▶ _WHAT YOU ARE ASKED TO DO_:
Extract every line from the items below that contains the string "Which", matching case exactly.

** START OF RECORDED INFORMATION **

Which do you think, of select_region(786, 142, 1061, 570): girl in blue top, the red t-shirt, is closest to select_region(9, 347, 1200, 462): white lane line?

** END OF RECORDED INFORMATION **
** START OF RECORDED INFORMATION **

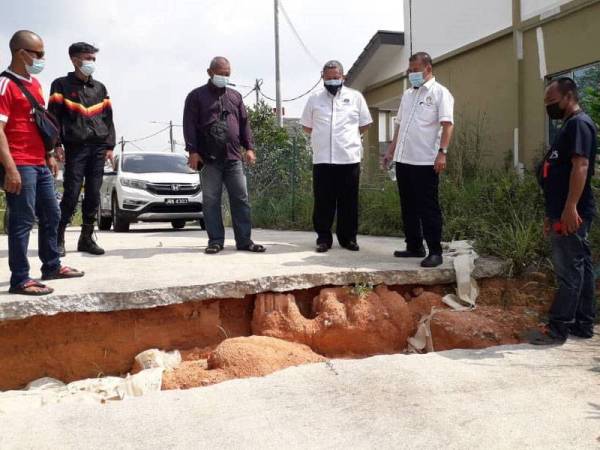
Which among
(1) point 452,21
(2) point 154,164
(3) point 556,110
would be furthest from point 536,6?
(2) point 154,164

** END OF RECORDED INFORMATION **

▶ _PROBLEM SOLUTION_:
Which do you think, of select_region(786, 142, 1061, 570): girl in blue top, the red t-shirt, is closest to select_region(9, 347, 1200, 462): white lane line?
Which among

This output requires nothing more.